Simulate Normal Data

We simulate a random sample of 1000 Normal\((\mu=0, \sigma=5)\) IID random variables.

n <- 1000
x <- rnorm(n, mean = 0, sd = 5)

Log-Likelihood Function

The log-likelihood function can be computed with the following function:

l <- function(x, mu, sigma){
  sum(dnorm(x, mean = mu, sd = sigma, log = TRUE))
}

We plot the log-likelihood function for \((\mu, \sigma)\) given \(\vec{x}\), saving the values in l_surface (code hidden).

library(plotly)
plot_ly(z = ~l_surface) %>% 
  add_surface(x = sigma, y = mu)

MLE

We compute the MLE's \((\widehat{\mu}_{\text{MLE}}, \widehat{\sigma}_{\text{MLE}})\) for \((\mu, \sigma)\):

xbar <- sum(x)/n
sigma_hat <- sqrt((1 / n) * sum((x - xbar) ^ 2))
c(xbar, sigma_hat)
## [1] 0.02254042 4.87910270

Interpretation

The MLE \((\widehat{\mu}_{\text{MLE}}, \widehat{\sigma}_{\text{MLE}})\) are the parameter values that best explain/fit the observed data x.

Warm-up

A group of students notes the production code numbers of each of their iphones as follows:

## [1] 35827  7934   129 45236 36847 26018

Using common-sense, use this data to come up with an estimate of the total number of phones produced by Apple in this production run.

Visualizing Likelihood

Two paradigms for visualizing a function in a computational framework:

  1. Connect-the-dots
  2. Direct functional representation

Both require writing functions.

Functions in R

my_exponent <- function(a, b) {
  a^b
}
my_exponent(3, 2)
## [1] 9
  • A function is created by the function() function.
  • Arguments/input go in the parens.
  • Code run by function goes in braces.
  • Output goes on the final line.
  • Run the function to make it available for use.

Ex. Bernoulli Likelihood

\[ L(p) = p^{\sum_{i=1}^n x_i}(1 - p)^{n - \sum_{i=1}^n x_i} \]
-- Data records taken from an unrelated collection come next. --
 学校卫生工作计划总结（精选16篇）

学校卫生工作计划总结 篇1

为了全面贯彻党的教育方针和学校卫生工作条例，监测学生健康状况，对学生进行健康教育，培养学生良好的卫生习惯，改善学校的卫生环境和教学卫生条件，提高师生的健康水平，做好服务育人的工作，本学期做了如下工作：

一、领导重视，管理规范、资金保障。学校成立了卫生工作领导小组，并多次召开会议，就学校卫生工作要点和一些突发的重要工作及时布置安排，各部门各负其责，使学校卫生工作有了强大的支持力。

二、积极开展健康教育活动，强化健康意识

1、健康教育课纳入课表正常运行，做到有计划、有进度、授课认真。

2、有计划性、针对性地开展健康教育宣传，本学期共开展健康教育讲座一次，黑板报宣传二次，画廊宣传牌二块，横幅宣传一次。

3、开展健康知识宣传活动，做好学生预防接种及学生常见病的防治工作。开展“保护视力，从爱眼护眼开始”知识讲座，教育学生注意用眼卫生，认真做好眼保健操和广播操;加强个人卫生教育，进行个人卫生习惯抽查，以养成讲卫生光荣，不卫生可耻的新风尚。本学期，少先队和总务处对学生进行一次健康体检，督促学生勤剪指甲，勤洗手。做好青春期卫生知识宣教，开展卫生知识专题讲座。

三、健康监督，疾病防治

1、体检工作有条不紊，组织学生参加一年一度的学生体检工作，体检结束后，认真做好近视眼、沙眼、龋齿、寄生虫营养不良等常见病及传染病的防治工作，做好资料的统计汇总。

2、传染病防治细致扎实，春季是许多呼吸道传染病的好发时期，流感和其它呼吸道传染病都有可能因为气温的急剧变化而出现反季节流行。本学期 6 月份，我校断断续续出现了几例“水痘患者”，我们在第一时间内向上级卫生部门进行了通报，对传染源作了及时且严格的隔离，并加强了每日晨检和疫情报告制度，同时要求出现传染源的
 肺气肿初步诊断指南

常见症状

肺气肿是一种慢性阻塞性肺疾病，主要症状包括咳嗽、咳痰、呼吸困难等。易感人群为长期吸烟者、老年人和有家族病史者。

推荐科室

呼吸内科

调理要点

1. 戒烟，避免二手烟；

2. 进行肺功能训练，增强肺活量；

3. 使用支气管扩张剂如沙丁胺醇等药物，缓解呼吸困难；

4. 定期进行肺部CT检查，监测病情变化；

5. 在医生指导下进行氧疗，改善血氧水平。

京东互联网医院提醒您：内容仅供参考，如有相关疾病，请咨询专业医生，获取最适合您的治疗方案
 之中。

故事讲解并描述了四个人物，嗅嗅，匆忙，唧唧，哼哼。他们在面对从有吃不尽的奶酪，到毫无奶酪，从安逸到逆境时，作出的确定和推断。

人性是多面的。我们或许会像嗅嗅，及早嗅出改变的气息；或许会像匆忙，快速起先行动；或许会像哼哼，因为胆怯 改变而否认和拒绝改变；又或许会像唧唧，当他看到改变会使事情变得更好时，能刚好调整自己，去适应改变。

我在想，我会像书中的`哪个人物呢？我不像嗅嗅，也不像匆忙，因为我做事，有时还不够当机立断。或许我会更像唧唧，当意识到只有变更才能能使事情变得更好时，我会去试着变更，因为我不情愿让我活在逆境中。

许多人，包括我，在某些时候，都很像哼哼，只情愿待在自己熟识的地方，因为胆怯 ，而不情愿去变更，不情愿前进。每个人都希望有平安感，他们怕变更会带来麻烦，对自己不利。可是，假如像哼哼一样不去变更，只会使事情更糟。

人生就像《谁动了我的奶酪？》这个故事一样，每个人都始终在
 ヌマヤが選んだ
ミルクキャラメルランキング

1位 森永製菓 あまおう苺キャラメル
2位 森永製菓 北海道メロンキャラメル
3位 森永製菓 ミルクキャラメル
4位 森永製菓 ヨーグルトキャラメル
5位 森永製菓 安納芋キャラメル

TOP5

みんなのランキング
L_binom <- function(p, x) {
  n <- length(x)
  n_success <- sum(x)
  p ^ n_success * (1 - p) ^ (n - n_success)
}
x <- c(1, 1, 0, 1, 0)
L_binom(p = .5, x = x)
## [1] 0.03125
L_binom(3/5, x = x)
## [1] 0.03456

Connect-the-dots

In this approach, you

  1. create a discrete vector of parameter values,
  2. run it through the function to get an output vector of the same length, and
  3. create a plot by connecting the \((x, y)\) pairs.
p_vec <- seq(from = 0, to = 1, by = .005)
head(p_vec)
## [1] 0.000 0.005 0.010 0.015 0.020 0.025
L_vec <- L_binom(p_vec, x)
head(L_vec)
## [1] 0.000000e+00 1.237531e-07 9.801000e-07 3.274509e-06 7.683200e-06
## [6] 1.485352e-05

df <- data.frame(x = p_vec,
                 y = L_vec)
ggplot(df, aes(x = x, y = y)) +
  geom_line()

The impact of n

It's helpful to see how the likelihood responds to increasing data.

x_big <- rep(x, 10)
L_vec <- L_binom(p_vec, x_big)
df <- data.frame(x = p_vec,
                 y = L_vec)

ggplot(df, aes(x = x, y = y)) +
  geom_line()

Direct function

The second method doesn't require the discretization of the function.

ggplot(data.frame(x = c(0, 1)), aes(x)) +
  stat_function(fun = L_binom, args = list(x = x_big))

Back to the Normal

\[ l(\mu, \sigma) = -\frac{n}{2}\log(2\pi) - n \log (\sigma) - \frac{1}{2 \sigma^2} \sum_{i = 1}^{n} \left(x_i - \mu\right) ^2 \]

l_norm <- function(mu, sigma, x) {
  n <- length(x)
  p1 <- -n / 2 * log(2 * pi)
  p2 <- -n * log(sigma)
  p3 <- -1 / (2 * sigma^2) * sum((x - mu)^2)
  p1 + p2 + p3
}
l_norm_quick <- function(mu, sigma, x) {
  sum(dnorm(x, mean = mu, sd = sigma, log = TRUE))
}
l_norm(0, 5, x)
## [1] -12.70188
l_norm_quick(0, 5, x)
## [1] -12.70188

Generate data

x <- rnorm(100, mean = 0, sd = 5)

Connect the dots

In 2D, we have to define a grid of possible parameter values and compute the likelihood for each coordinate

# Define 2D domain
mu <- seq(-1.5, 1.5, length = 500)
sigma <- seq(4, 6, length = 500)
# Compute log-likelihood
l_surface <- matrix(0, nrow = length(mu), ncol = length(sigma))
for(i in 1:nrow(l_surface)) {
  for(j in 1:ncol(l_surface)) {
    l_surface[i, j] <- l_norm(mu = mu[i], sigma = sigma[j], x)
  }
}

library(plotly)
plot_ly(z = ~l_surface) %>% 
  add_surface(x = sigma, y = mu)

MLE

We compute the MLE's \((\widehat{\mu}_{\text{MLE}}, \widehat{\sigma}_{\text{MLE}})\) for \((\mu, \sigma)\):

n <- length(x)
xbar <- sum(x)/n
sigma_hat <- sqrt((1 / n) * sum((x - xbar) ^ 2))
c(xbar, sigma_hat)
## [1] -0.3171497  4.3883399

set.seed(301)
x <- sample(1:20, 3)
L_unif <- function(beta, x) {
  n <- length(x)
  (1 / beta) ^ n
}

ggplot(data.frame(x = c(0, 20)), aes(x)) +
  stat_function(fun = L_unif, args = list(x = x))

ggplot(data.frame(x = c(0, 20)), aes(x)) +
  stat_function(fun = L_unif, args = list(x = x))+
  xlim(c(max(x), 20))